# Goal
Transcribe the listing exactly, leaving out every picture.

# Rows
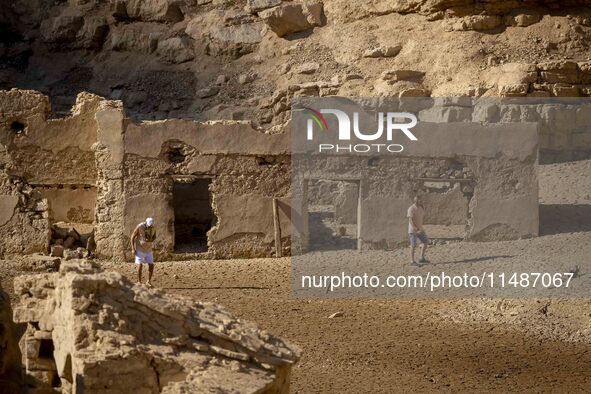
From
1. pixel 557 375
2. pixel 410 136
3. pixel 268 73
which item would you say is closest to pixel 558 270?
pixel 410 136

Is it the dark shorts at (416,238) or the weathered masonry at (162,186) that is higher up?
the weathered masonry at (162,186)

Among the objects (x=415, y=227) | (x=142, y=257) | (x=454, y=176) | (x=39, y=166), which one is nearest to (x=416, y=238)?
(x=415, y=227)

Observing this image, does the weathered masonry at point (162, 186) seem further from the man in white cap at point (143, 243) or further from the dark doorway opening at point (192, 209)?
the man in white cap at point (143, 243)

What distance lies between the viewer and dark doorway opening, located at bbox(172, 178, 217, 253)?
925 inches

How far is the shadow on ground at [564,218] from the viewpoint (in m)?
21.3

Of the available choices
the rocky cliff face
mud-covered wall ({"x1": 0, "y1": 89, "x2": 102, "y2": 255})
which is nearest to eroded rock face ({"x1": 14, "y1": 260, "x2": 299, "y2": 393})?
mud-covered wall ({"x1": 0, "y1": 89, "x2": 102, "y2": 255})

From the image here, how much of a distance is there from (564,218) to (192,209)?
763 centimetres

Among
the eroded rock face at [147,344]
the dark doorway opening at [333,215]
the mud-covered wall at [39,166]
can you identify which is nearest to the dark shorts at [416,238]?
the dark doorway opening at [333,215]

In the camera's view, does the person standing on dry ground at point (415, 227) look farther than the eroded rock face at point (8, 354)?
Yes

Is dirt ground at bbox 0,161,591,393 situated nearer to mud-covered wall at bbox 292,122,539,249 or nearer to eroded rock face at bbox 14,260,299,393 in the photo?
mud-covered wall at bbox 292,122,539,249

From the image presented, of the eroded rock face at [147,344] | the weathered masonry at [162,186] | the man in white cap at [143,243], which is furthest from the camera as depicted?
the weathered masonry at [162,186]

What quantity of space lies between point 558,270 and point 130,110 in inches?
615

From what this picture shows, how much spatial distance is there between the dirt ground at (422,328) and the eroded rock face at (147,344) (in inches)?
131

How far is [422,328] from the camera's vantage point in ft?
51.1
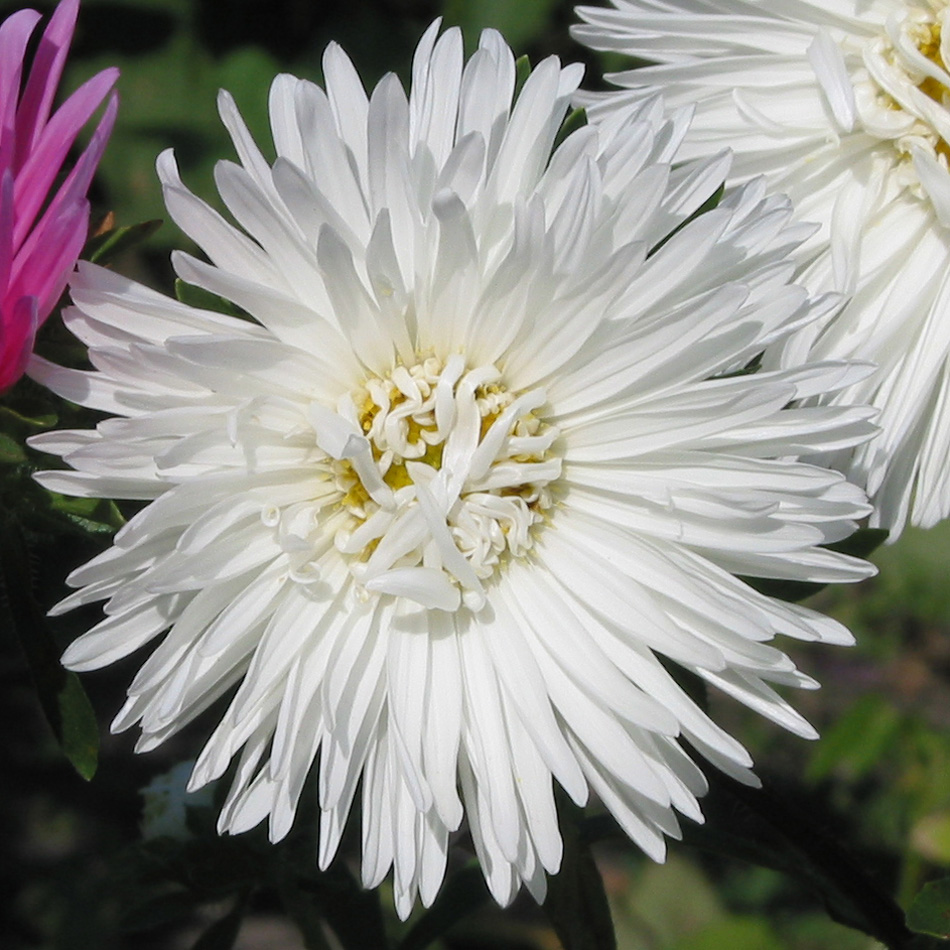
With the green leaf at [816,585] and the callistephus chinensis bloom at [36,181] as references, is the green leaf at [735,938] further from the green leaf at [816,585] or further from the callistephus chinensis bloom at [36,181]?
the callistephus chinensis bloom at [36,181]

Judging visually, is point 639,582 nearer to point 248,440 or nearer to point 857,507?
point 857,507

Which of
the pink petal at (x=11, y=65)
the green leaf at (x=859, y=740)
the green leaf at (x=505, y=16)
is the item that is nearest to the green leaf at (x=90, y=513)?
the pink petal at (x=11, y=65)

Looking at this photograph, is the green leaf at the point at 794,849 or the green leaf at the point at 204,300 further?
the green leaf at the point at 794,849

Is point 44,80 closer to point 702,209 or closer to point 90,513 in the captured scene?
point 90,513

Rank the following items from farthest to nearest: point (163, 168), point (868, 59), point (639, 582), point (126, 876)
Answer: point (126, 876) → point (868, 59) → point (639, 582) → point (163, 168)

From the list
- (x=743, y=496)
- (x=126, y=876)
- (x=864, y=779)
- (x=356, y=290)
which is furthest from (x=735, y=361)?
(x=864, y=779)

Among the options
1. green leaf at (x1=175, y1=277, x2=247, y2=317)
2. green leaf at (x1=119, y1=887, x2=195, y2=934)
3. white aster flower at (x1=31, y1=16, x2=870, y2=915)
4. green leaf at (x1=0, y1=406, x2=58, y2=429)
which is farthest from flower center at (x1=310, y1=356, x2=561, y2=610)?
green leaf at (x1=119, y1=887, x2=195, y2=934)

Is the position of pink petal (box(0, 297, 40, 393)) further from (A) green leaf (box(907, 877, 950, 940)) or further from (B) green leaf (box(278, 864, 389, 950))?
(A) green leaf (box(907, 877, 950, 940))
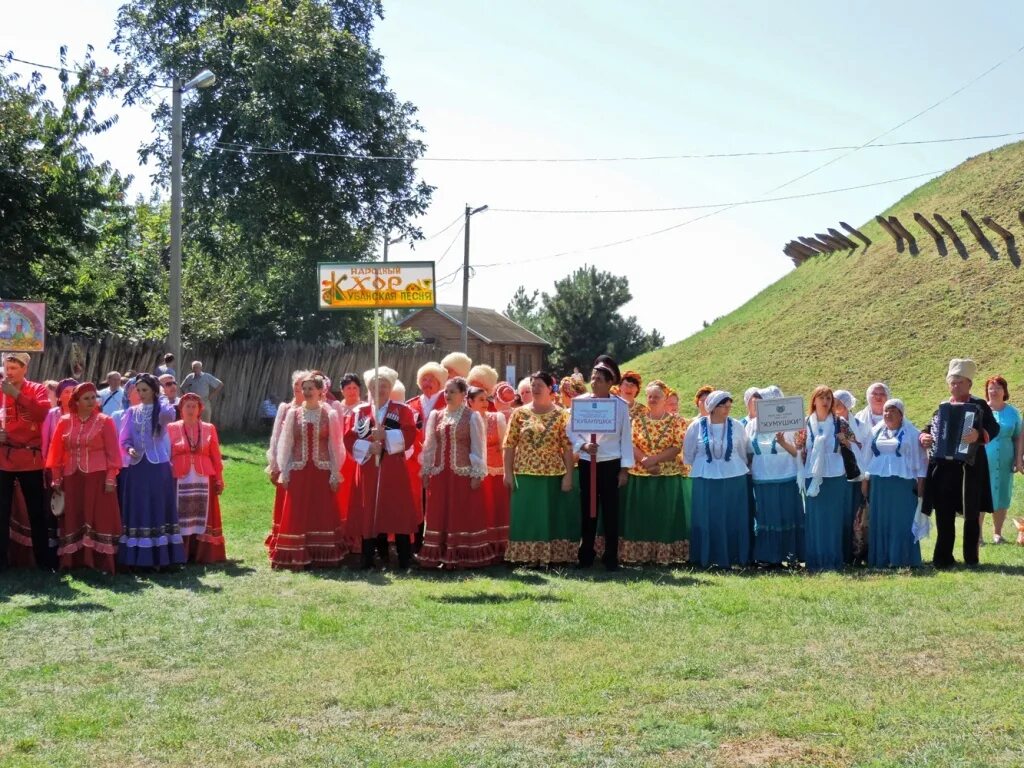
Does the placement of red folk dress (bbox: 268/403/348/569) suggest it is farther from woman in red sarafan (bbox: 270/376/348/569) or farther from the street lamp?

# Full solution
From
1. pixel 557 375
2. pixel 410 136
3. pixel 268 73
which item would you say is closest to pixel 558 270?
pixel 410 136

Is it the dark shorts at (416,238) or the weathered masonry at (162,186) that is higher up?
the weathered masonry at (162,186)

Among the objects (x=415, y=227) | (x=142, y=257) | (x=454, y=176) | (x=39, y=166), which one is nearest to (x=416, y=238)?
(x=415, y=227)

Observing this image, does the weathered masonry at point (162, 186) seem further from the man in white cap at point (143, 243) or further from the dark doorway opening at point (192, 209)?
the man in white cap at point (143, 243)

What distance lies between the viewer and dark doorway opening, located at bbox(172, 178, 217, 253)?
925 inches

How far is the shadow on ground at [564,218] from the viewpoint (in m)?
21.3

Of the available choices
the rocky cliff face
mud-covered wall ({"x1": 0, "y1": 89, "x2": 102, "y2": 255})
which is nearest to eroded rock face ({"x1": 14, "y1": 260, "x2": 299, "y2": 393})?
mud-covered wall ({"x1": 0, "y1": 89, "x2": 102, "y2": 255})

From the image here, how much of a distance is there from (564,218) to (192,209)?
763 centimetres

Among
the eroded rock face at [147,344]
the dark doorway opening at [333,215]
the mud-covered wall at [39,166]
can you identify which is nearest to the dark shorts at [416,238]?
the dark doorway opening at [333,215]

In the camera's view, does the person standing on dry ground at point (415, 227) look farther than the eroded rock face at point (8, 354)?
Yes

Is dirt ground at bbox 0,161,591,393 situated nearer to mud-covered wall at bbox 292,122,539,249 or nearer to eroded rock face at bbox 14,260,299,393 in the photo?
mud-covered wall at bbox 292,122,539,249

From the image presented, of the eroded rock face at [147,344] | the weathered masonry at [162,186] | the man in white cap at [143,243], which is furthest from the camera as depicted?
the weathered masonry at [162,186]

What quantity of space lies between point 558,270 and point 130,110 in inches?
615

From what this picture shows, how much spatial distance is there between the dirt ground at (422,328) and the eroded rock face at (147,344) (in inches)?
131

How far is [422,328] from the camera's vantage point in ft?
51.1
With the green leaf at [816,585] and the callistephus chinensis bloom at [36,181] as references, is the green leaf at [735,938] further from the green leaf at [816,585] or further from the callistephus chinensis bloom at [36,181]?
the callistephus chinensis bloom at [36,181]

Judging visually, is point 639,582 nearer to point 248,440 or nearer to point 857,507?
point 857,507

Which of
the pink petal at (x=11, y=65)
the green leaf at (x=859, y=740)
the green leaf at (x=505, y=16)
is the item that is nearest to the green leaf at (x=90, y=513)?
the pink petal at (x=11, y=65)

Looking at this photograph, is the green leaf at the point at 794,849 or the green leaf at the point at 204,300 further?
the green leaf at the point at 794,849

Is point 44,80 closer to point 702,209 or closer to point 90,513 in the captured scene?
point 90,513

Rank the following items from farthest to nearest: point (163, 168), point (868, 59), point (639, 582), point (126, 876)
Answer: point (126, 876) → point (868, 59) → point (639, 582) → point (163, 168)

From the list
- (x=743, y=496)
- (x=126, y=876)
- (x=864, y=779)
- (x=356, y=290)
which is furthest from (x=735, y=361)?
(x=864, y=779)

Among the options
1. green leaf at (x1=175, y1=277, x2=247, y2=317)
2. green leaf at (x1=119, y1=887, x2=195, y2=934)
3. white aster flower at (x1=31, y1=16, x2=870, y2=915)
4. green leaf at (x1=0, y1=406, x2=58, y2=429)
which is farthest from flower center at (x1=310, y1=356, x2=561, y2=610)?
green leaf at (x1=119, y1=887, x2=195, y2=934)

Is the position of pink petal (box(0, 297, 40, 393)) further from (A) green leaf (box(907, 877, 950, 940)) or further from (B) green leaf (box(278, 864, 389, 950))?
(A) green leaf (box(907, 877, 950, 940))
Does the placement of red folk dress (bbox: 268/403/348/569) suggest it is farther from woman in red sarafan (bbox: 270/376/348/569) or farther from the street lamp?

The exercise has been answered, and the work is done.